I also enjoy the way in which Shakespeare uses the characters and events of this play to make fun of the stereotypical romances that occurred in many popular plays and stories of the time, adding another level of wit and engagement to this play. I do love a bit of snarky, subversive humour, especially when it comes to the tropes of the genre of romance. 

As with all good Shakespeare plays, there are a couple of characters we can enjoy hating on.

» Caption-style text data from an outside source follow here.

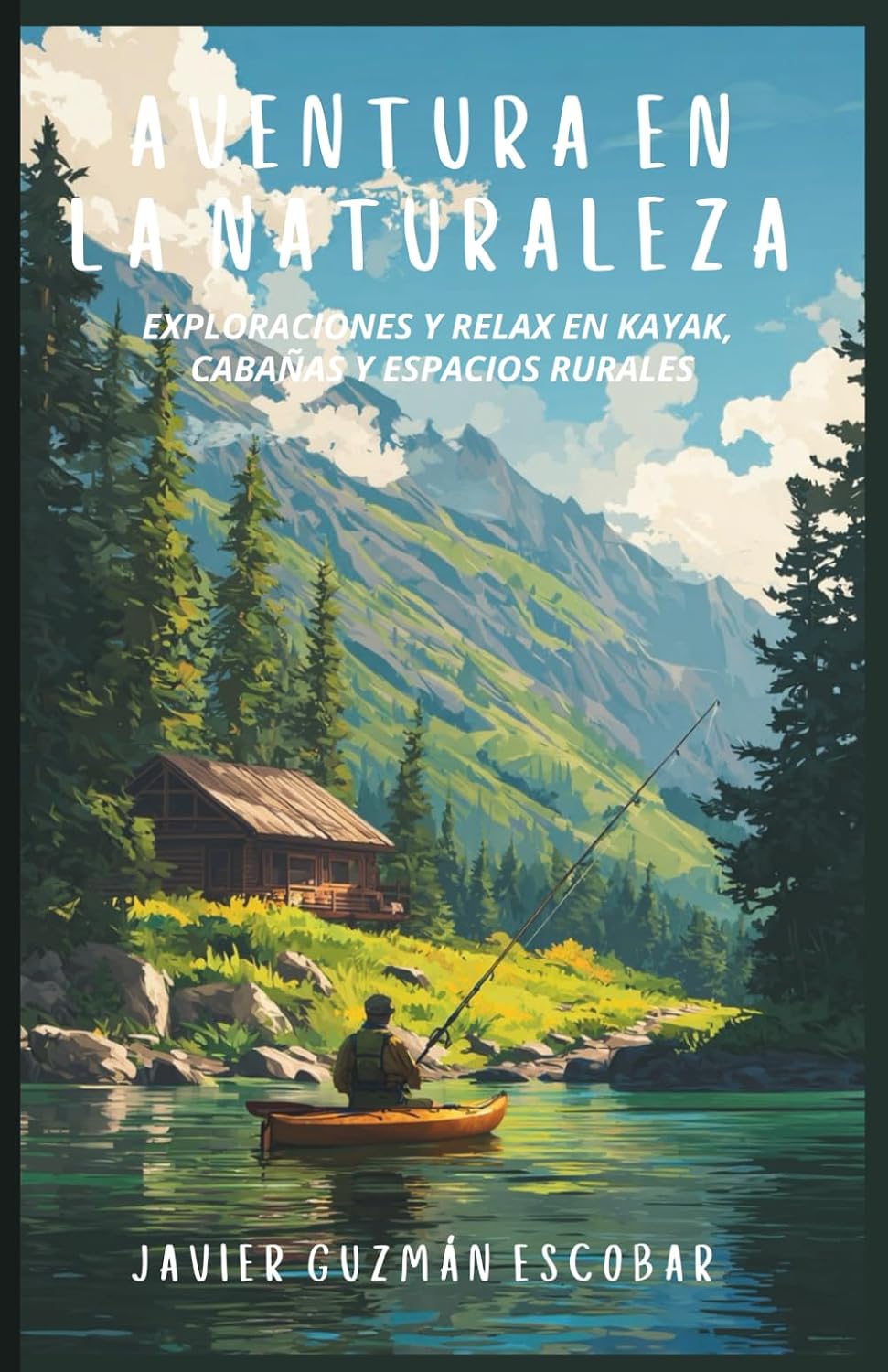 Aventura en la naturaleza: Exploraciones y relax en kayak, cabañas y espacios rurales (Spanish Edition) baixar o livro de graça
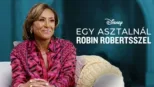 thumbnail - Egy asztalnál Robin Robertsszel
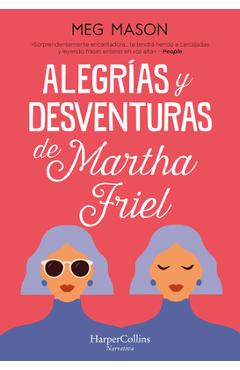 Coperta cărții 'Alegrías y desventuras de Martha Friel - Meg Mason'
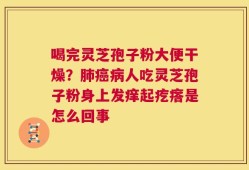 喝完灵芝孢子粉大便干燥？肺癌病人吃灵芝孢子粉身上发痒起疙瘩是怎么回事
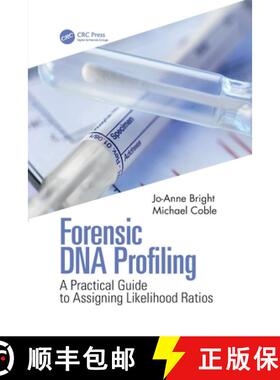 【3-4周达】Forensic DNA Profiling: A Practical Guide to Assigning Likelihood Ratios [9781032082318]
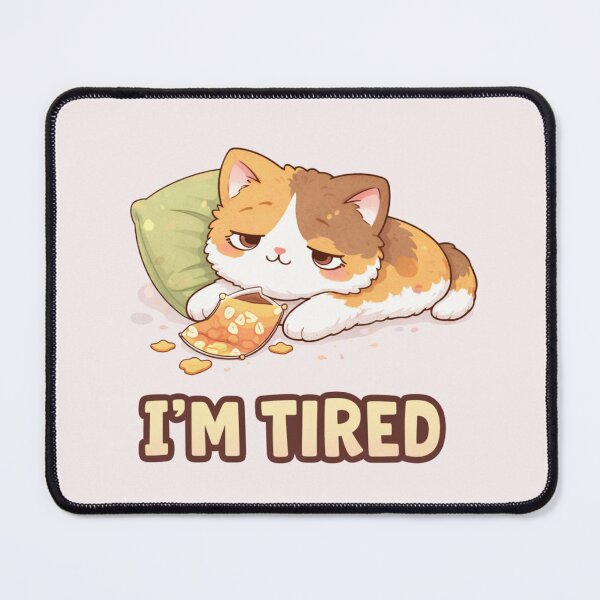 Item preview, Mochi Cozy Cat – I’m Tired designed and sold by Mochi Studio.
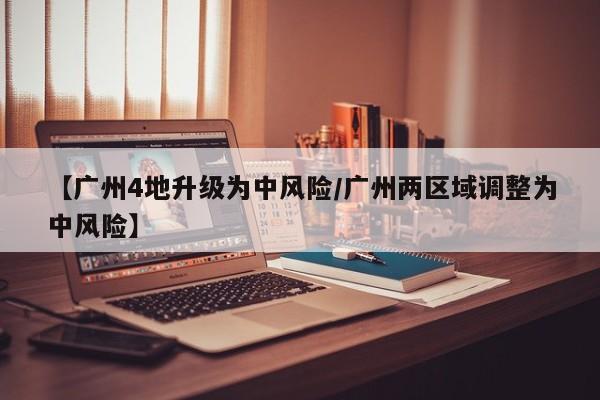 【广州4地升级为中风险/广州两区域调整为中风险】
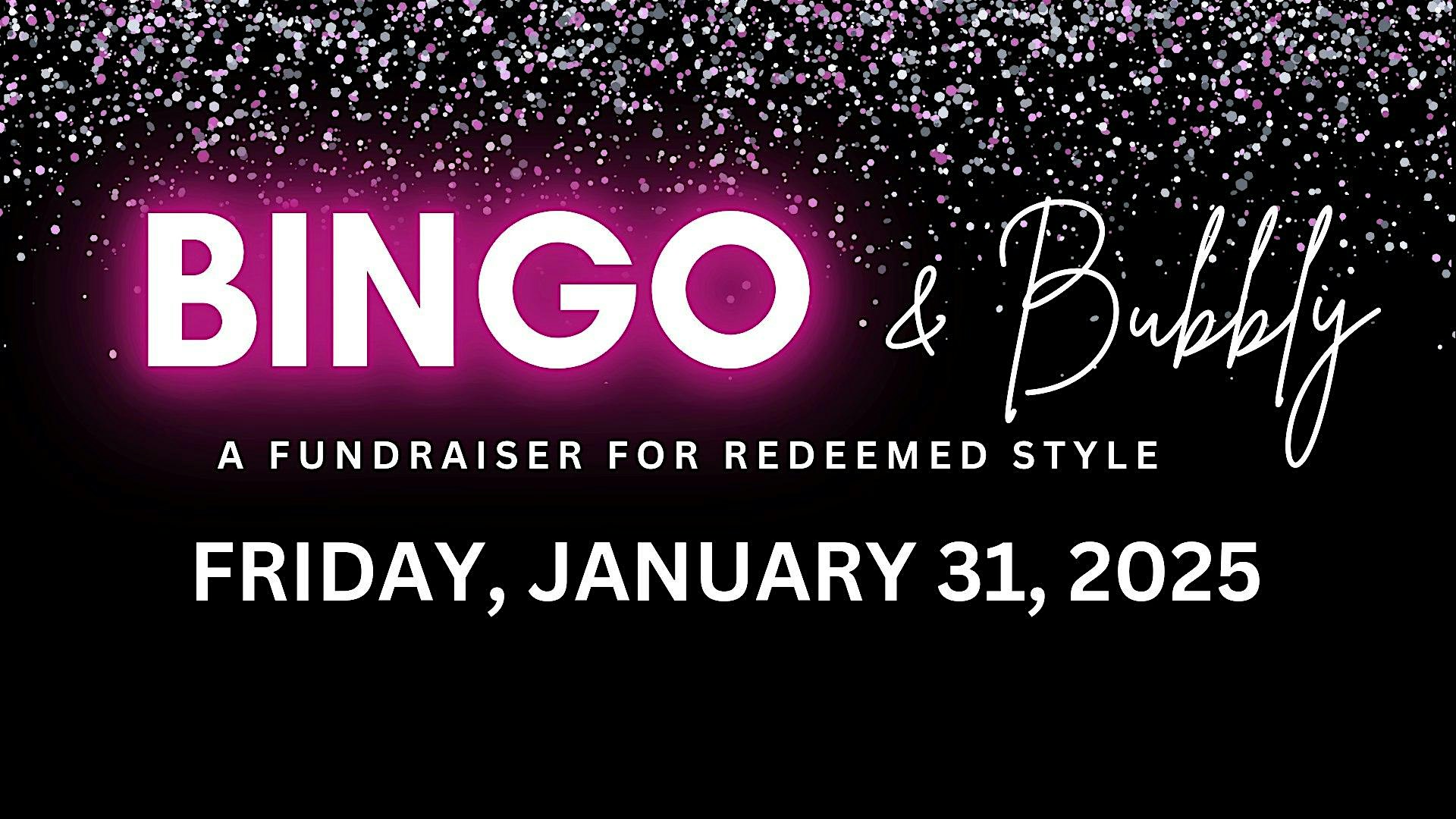 Bingo & Bubbly 2025 – Redeemed Style Fundraiser – Grand Rapids, MI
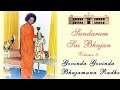 Download Govinda Govinda Bhajamana Radhe Govinda Sundaram Sai Bhajan Volume 3 Sundaram Bhajan Group Mp3 Song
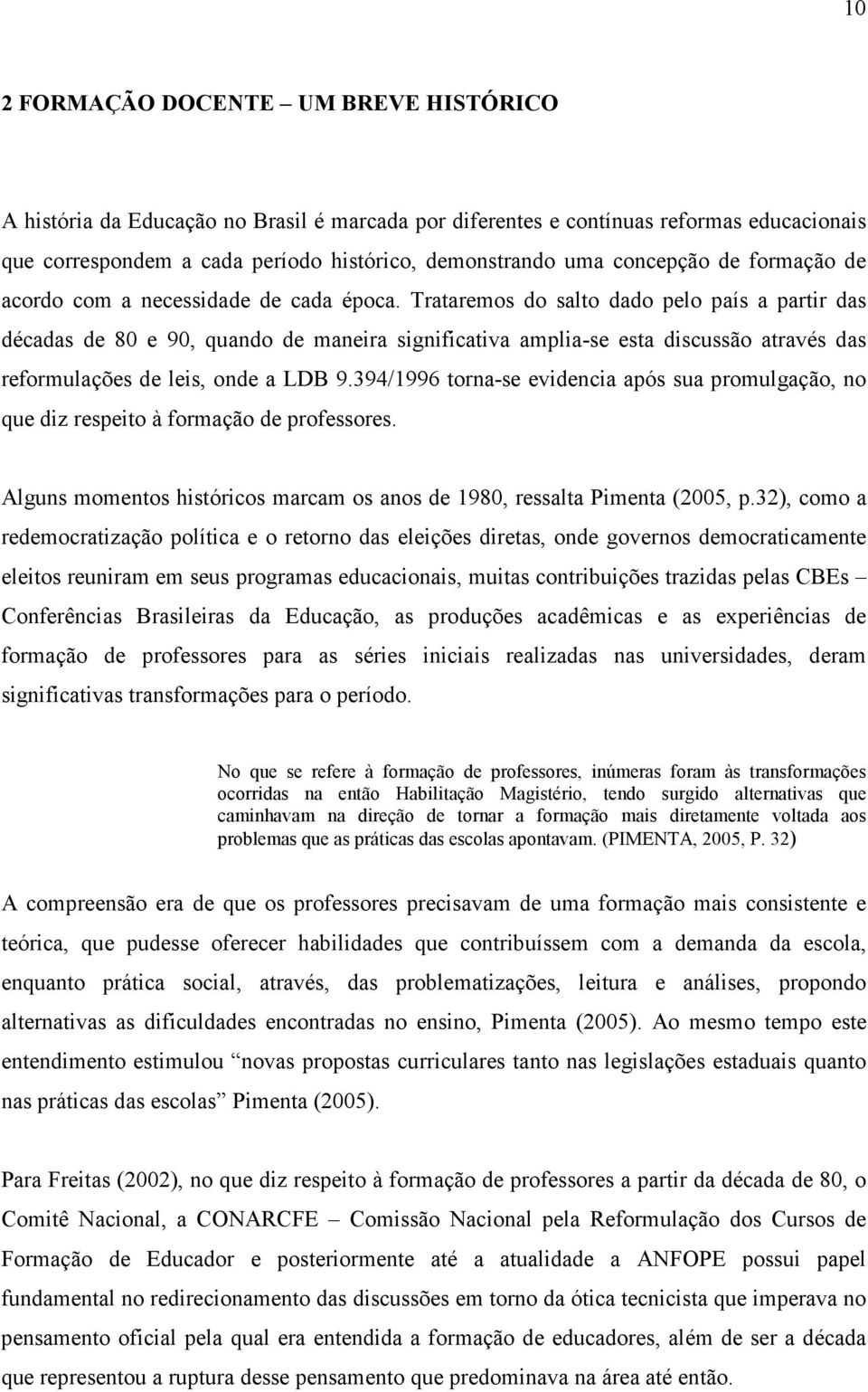 Trataremos do salto dado pelo país a partir das décadas de 80 e 90, quando de maneira significativa amplia-se esta discussão através das reformulações de leis, onde a LDB 9.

Don John, in a perpetual bad mood, seems determined to make everyone else suffer, just because things haven’t always gone his way. His selfish dudgeon may be as annoying to the audience as it is to the rest of the characters, but his blatant disregard for Hero makes him despicable. 

I also harbour significant dislike for Claudio and Leonato because they never even stop to consider that Hero might be innocent of the accusations levelled against her. For two men who love her – albeit in different capacities –  they have a mighty strange way of showing it. They don’t give her any credit for honesty or integrity: instead, they both default to outright condemnation.  The fact that Claudio delivers his judgement with such vengeance puts him right into my “love to hate” group with Don John. 

Finally, I can’t help but love a play that can get so much mileage out of a line like “hey, nonny nonny!”